NEW YORK, June 11: The United Nations is under attack again. This time for employing subterfuge method to appoint the United Nations High Commissioner for Human Rights. Human Rights watchdogs and diplomats have accused that the procedure followed to appoint the High Commissioner for Human Rights lack accountability and transparency This is one of the high profile and delicate job in the UN.

A watchdog executive in a frontal attack said ' the top appointments in the UN system are often made in the backroom behind closed doors where candidates who meet the lowest common denominator win'. There is a hue and cry for transparency and accountability in UN system. Nothing tangible has yet taken place.

The UN secretary general Ban Ki-moon had circulated an office order in March this year divulging that the search for all top UN positions would be open and would require recommendations of the government of the country from where the candidate will come The previous secretary general Kofi Anan made it a practice to notify a short list of the candidates for top UN positions.
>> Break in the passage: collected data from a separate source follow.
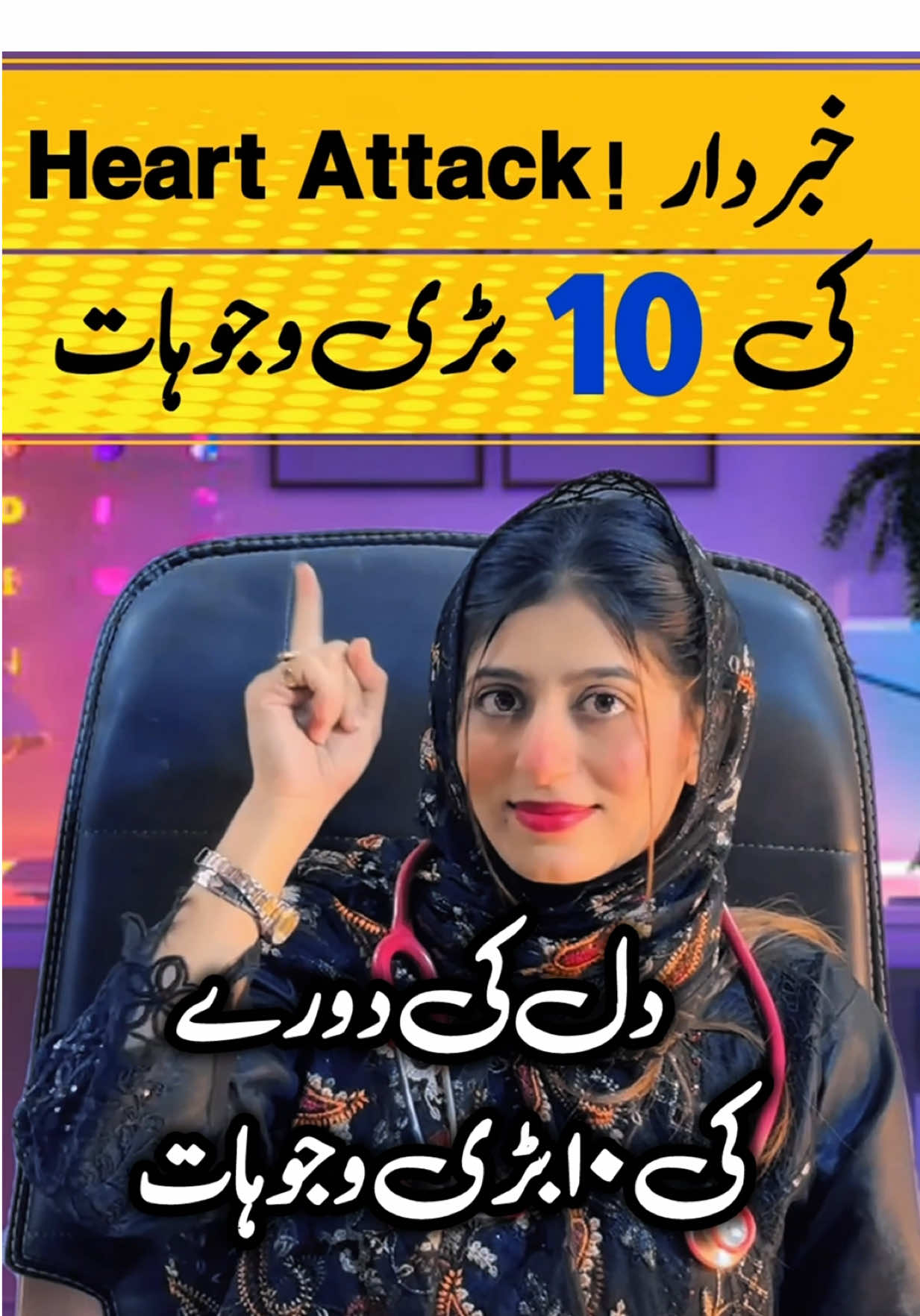 خبردار ! Heart Attack
کی 10 بڑی وجوہات

دل کی دورے
کی ۱۰ بڑی وجوہات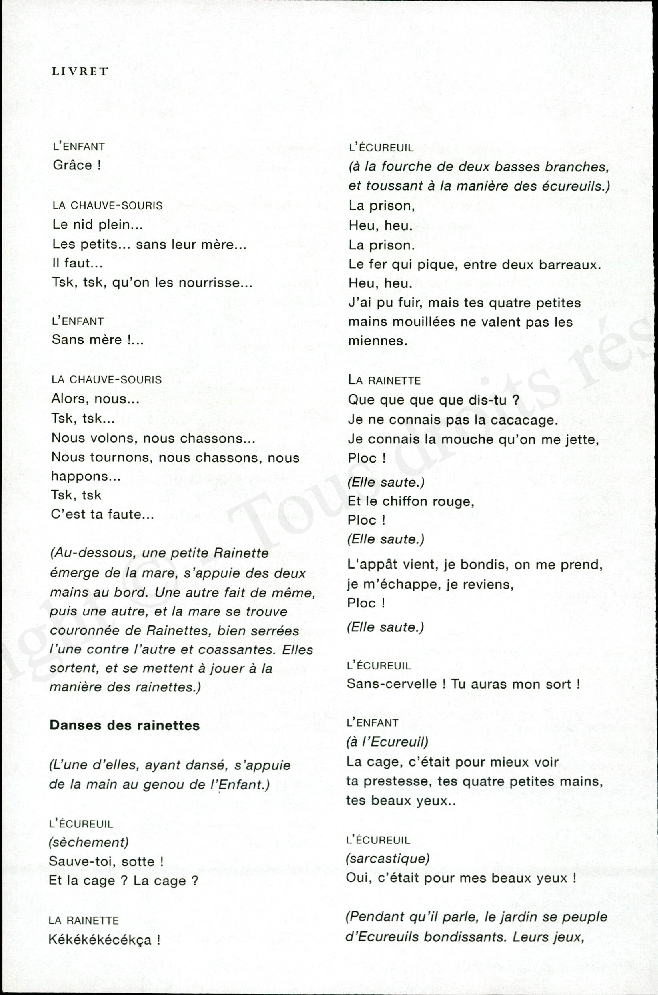 LIVRET

L'ENFANT
Grâce !

LA CHAUVE-SOURIS
Le nid plein...
Les petits... sans leur mère...
Il faut...
Tsk, tsk, qu'on les nourrisse...

L'ENFANT
Sans mère !...

LA CHAUVE-SOURIS
Alors, nous...
Tsk, tsk...
Nous volons, nous chassons...
Nous tournons, nous chassons, nous happons...
Tsk, tsk
C'est ta faute...

(Au-dessous, une petite Rainette émerge de la mare, s'appuie des deux mains au bord. Une autre fait de même, puis une autre, et la mare se trouve couronnée de Rainettes, bien serrées l'une contre l'autre et coassantes. Elles sortent, et se mettent à jouer à la manière des rainettes.)

Danses des rainettes

(L'une d'elles, ayant dansé, s'appuie de la main au genou de l'Enfant.)

L'ÉCUREUIL
(sèchement)
Sauve-toi, sotte !
Et la cage ? La cage ?

LA RAINETTE
Kékékékécékça !

L'ÉCUREUIL
(à la fourche de deux basses branches, et toussant à la manière des écureuils.)
La prison,
Heu, heu.
La prison.
Le fer qui pique, entre deux barreaux.
Heu, heu.
J'ai pu fuir, mais tes quatre petites mains mouillées ne valent pas les miennes.

LA RAINETTE
Que que que que dis-tu ?
Je ne connais pas la cacacage.
Je connais la mouche qu'on me jette,
Ploc !
(Elle saute.)
Et le chiffon rouge,
Ploc !
(Elle saute.)
L'appât vient, je bondis, on me prend, je m'échappe, je reviens,
Ploc !
(Elle saute.)

L'ÉCUREUIL
Sans-cervelle ! Tu auras mon sort !

L'ENFANT
(à l'Ecureuil)
La cage, c'était pour mieux voir ta prestesse, tes quatre petites mains, tes beaux yeux..

L'ÉCUREUIL
(sarcastique)
Oui, c'était pour mes beaux yeux !

(Pendant qu'il parle, le jardin se peuple d'Ecureuils bondissants. Leurs jeux,

Tous droits rés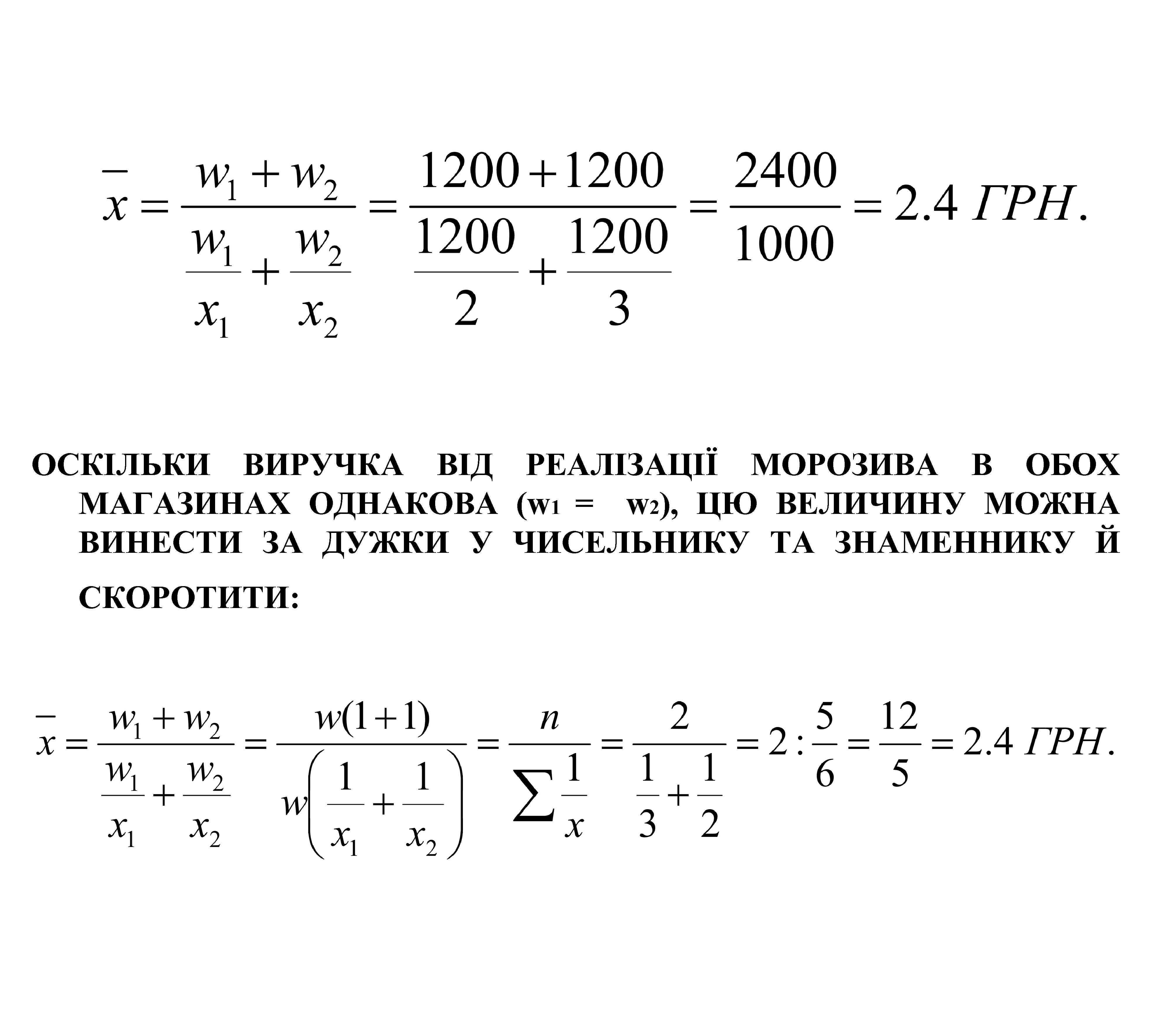 $\bar{x} = \frac{w_1 + w_2}{\frac{w_1}{x_1} + \frac{w_2}{x_2}} = \frac{1200 + 1200}{\frac{1200}{2} + \frac{1200}{3}} = \frac{2400}{1000} = 2.4\ ГРН.$

ОСКІЛЬКИ ВИРУЧКА ВІД РЕАЛІЗАЦІЇ МОРОЗИВА В ОБОХ МАГАЗИНАХ ОДНАКОВА ($w_1 = w_2$), ЦЮ ВЕЛИЧИНУ МОЖНА ВИНЕСТИ ЗА ДУЖКИ У ЧИСЕЛЬНИКУ ТА ЗНАМЕННИКУ Й СКОРОТИТИ:

$\bar{x} = \frac{w_1 + w_2}{\frac{w_1}{x_1} + \frac{w_2}{x_2}} = \frac{w(1+1)}{w\left(\frac{1}{x_1} + \frac{1}{x_2}\right)} = \frac{n}{\sum \frac{1}{x}} = \frac{2}{\frac{1}{3} + \frac{1}{2}} = 2 : \frac{5}{6} = \frac{12}{5} = 2.4\ ГРН.$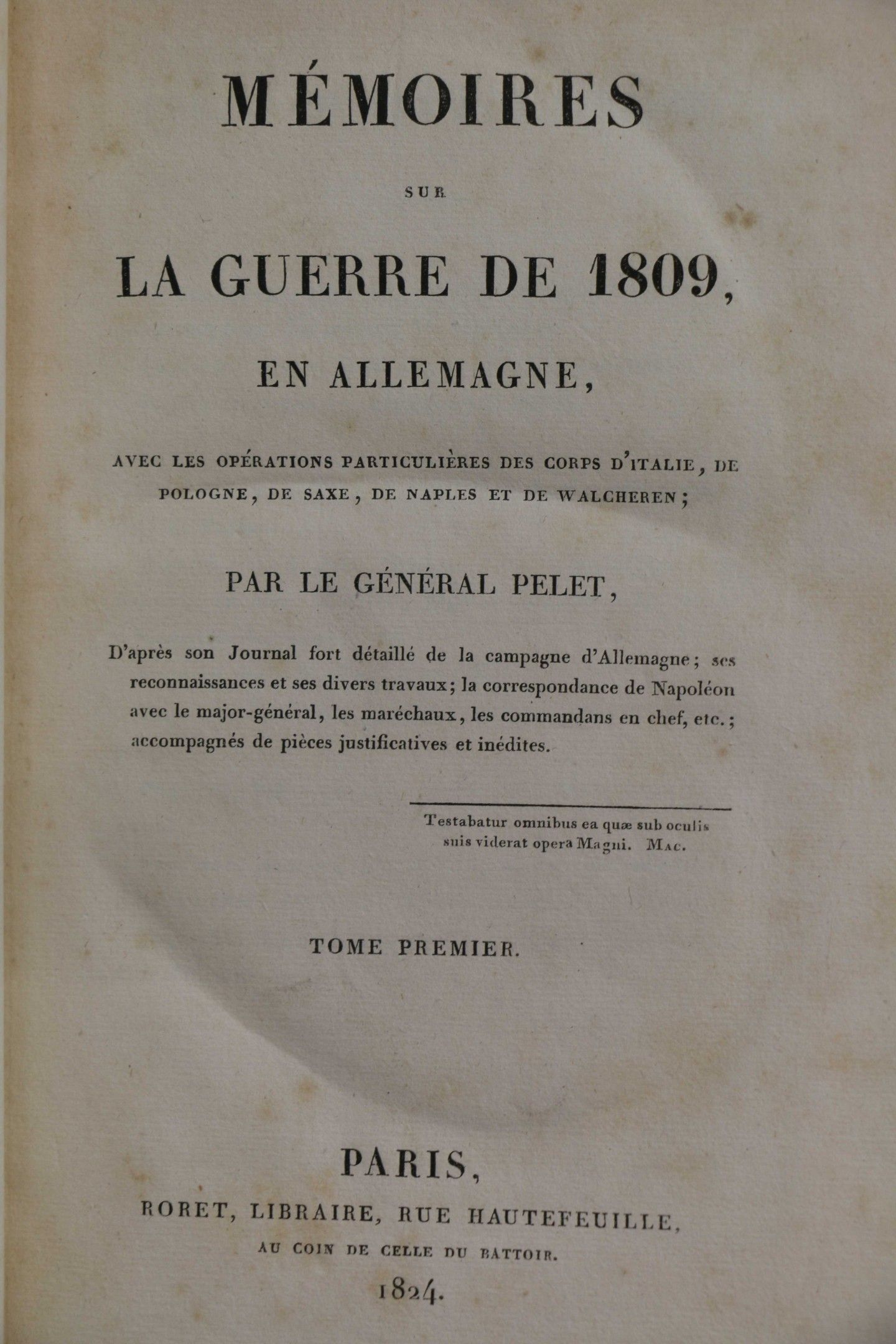 MÉMOIRES

SUR

LA GUERRE DE 1809,

EN ALLEMAGNE,

AVEC LES OPÉRATIONS PARTICULIÈRES DES CORPS D'ITALIE, DE POLOGNE, DE SAXE, DE NAPLES ET DE WALCHEREN;

PAR LE GÉNÉRAL PELET,

D'après son Journal fort détaillé de la campagne d'Allemagne; ses reconnaissances et ses divers travaux; la correspondance de Napoléon avec le major-général, les maréchaux, les commandans en chef, etc.; accompagnés de pièces justificatives et inédites.

Testabatur omnibus ea quæ sub oculis suis viderat opera Magni. MAC.

TOME PREMIER.

PARIS,

RORET, LIBRAIRE, RUE HAUTEFEUILLE,

AU COIN DE CELLE DU BATTOIR.

1824.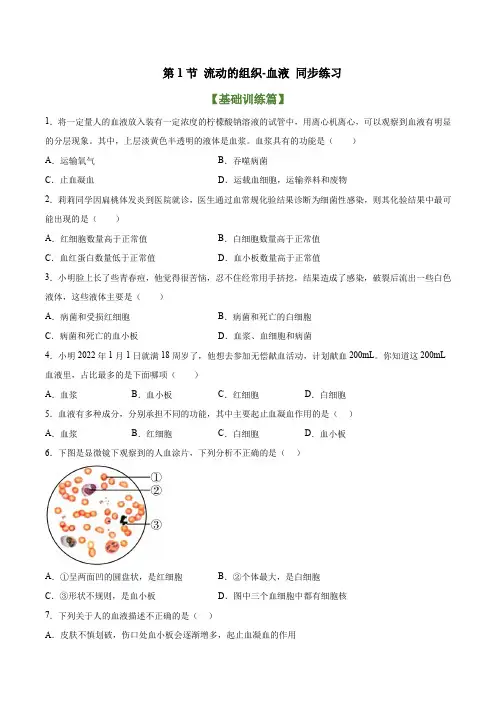 第 1 节 流动的组织-血液 同步练习

【基础训练篇】

1. 将一定量人的血液放入装有一定浓度的柠檬酸钠溶液的试管中，用离心机离心，可以观察到血液有明显的分层现象。其中，上层淡黄色半透明的液体是血浆。血浆具有的功能是（　　）

A. 运输氧气　　B. 吞噬病菌

C. 止血凝血　　D. 运载血细胞，运输养料和废物

2. 莉莉同学因扁桃体发炎到医院就诊，医生通过血常规化验结果诊断为细菌性感染，则其化验结果中最可能出现的是（　　）

A. 红细胞数量高于正常值　　B. 白细胞数量高于正常值

C. 血红蛋白数量低于正常值　　D. 血小板数量高于正常值

3. 小明脸上长了些青春痘，他觉得很苦恼，忍不住经常用手挤挖，结果造成了感染，破裂后流出一些白色液体，这些液体主要是（　　）

A. 病菌和受损红细胞　　B. 病菌和死亡的白细胞

C. 病菌和死亡的血小板　　D. 血浆、血细胞和病菌

4. 小明 2022 年 1 月 1 日就满 18 周岁了，他想去参加无偿献血活动，计划献血 200mL。你知道这 200mL 血液里，占比最多的是下面哪项（　　）

A. 血浆　　B. 血小板　　C. 红细胞　　D. 白细胞

5. 血液有多种成分，分别承担不同的功能，其中主要起止血凝血作用的是（　）

A. 血浆　　B. 红细胞　　C. 白细胞　　D. 血小板

6. 下图是显微镜下观察到的人血涂片，下列分析不正确的是（　）

①
②
③

A. ①呈两面凹的圆盘状，是红细胞　　B. ②个体最大，是白细胞

C. ③形状不规则，是血小板　　D. 图中三个血细胞中都有细胞核

7. 下列关于人的血液描述不正确的是（　）

A. 皮肤不慎划破，伤口处血小板会逐渐增多，起止血凝血的作用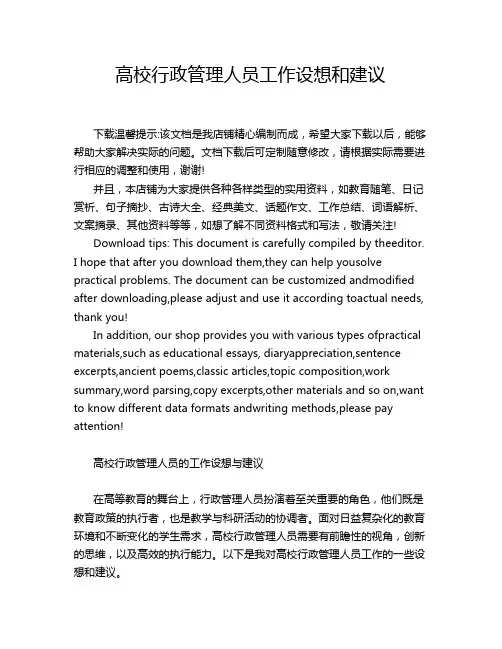 高校行政管理人员工作设想和建议

下载温馨提示:该文档是我店铺精心编制而成，希望大家下载以后，能够帮助大家解决实际的问题。文档下载后可定制随意修改，请根据实际需要进行相应的调整和使用，谢谢!

并且，本店铺为大家提供各种各样类型的实用资料，如教育随笔、日记赏析、句子摘抄、古诗大全、经典美文、话题作文、工作总结、词语解析、文案摘录、其他资料等等，如想了解不同资料格式和写法，敬请关注!

Download tips: This document is carefully compiled by theeditor. I hope that after you download them,they can help yousolve practical problems. The document can be customized andmodified after downloading,please adjust and use it according toactual needs, thank you!

In addition, our shop provides you with various types ofpractical materials,such as educational essays, diaryappreciation,sentence excerpts,ancient poems,classic articles,topic composition,work summary,word parsing,copy excerpts,other materials and so on,want to know different data formats andwriting methods,please pay attention!

高校行政管理人员的工作设想与建议

在高等教育的舞台上，行政管理人员扮演着至关重要的角色，他们既是教育政策的执行者，也是教学与科研活动的协调者。面对日益复杂化的教育环境和不断变化的学生需求，高校行政管理人员需要有前瞻性的视角，创新的思维，以及高效的执行能力。以下是我对高校行政管理人员工作的一些设想和建议。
The names in circulation for the position of the high commissioner for human rights are N.Pillay , a South African judge in the International Court of Justice, Louis Alfonso, a Geneva based UN diplomat from Mexico and Francis Deng, a Sudanese professor of international law. The blame for shody methods of appointment cannot entirely be apportioned on Ban Ki-moon. The major donor nations want to fix the deal behind the scenes. Diplomats said that keeping the process largely under wraps was a form of insurance against excessive lobbying by a member state, a columnist wrote.

The UN officials stoutly denied that the process followed was not transparent. The spokesperson for the UN secretary general said we will disclose more details about it when we are nearer to reaching a decision. Louise Arbour, the Canadian lawyer who is quiting her Geneva-based human rights position has been applauded for being outspoken and forthright. She came face to face with the Bush administration saying human rights should not take a backseat in the campaign against terrorism.

Everyone is demanding that the new high commissioner for human rights should be fearless. The ' concern is that there will be someone who wont ruffle feathers'.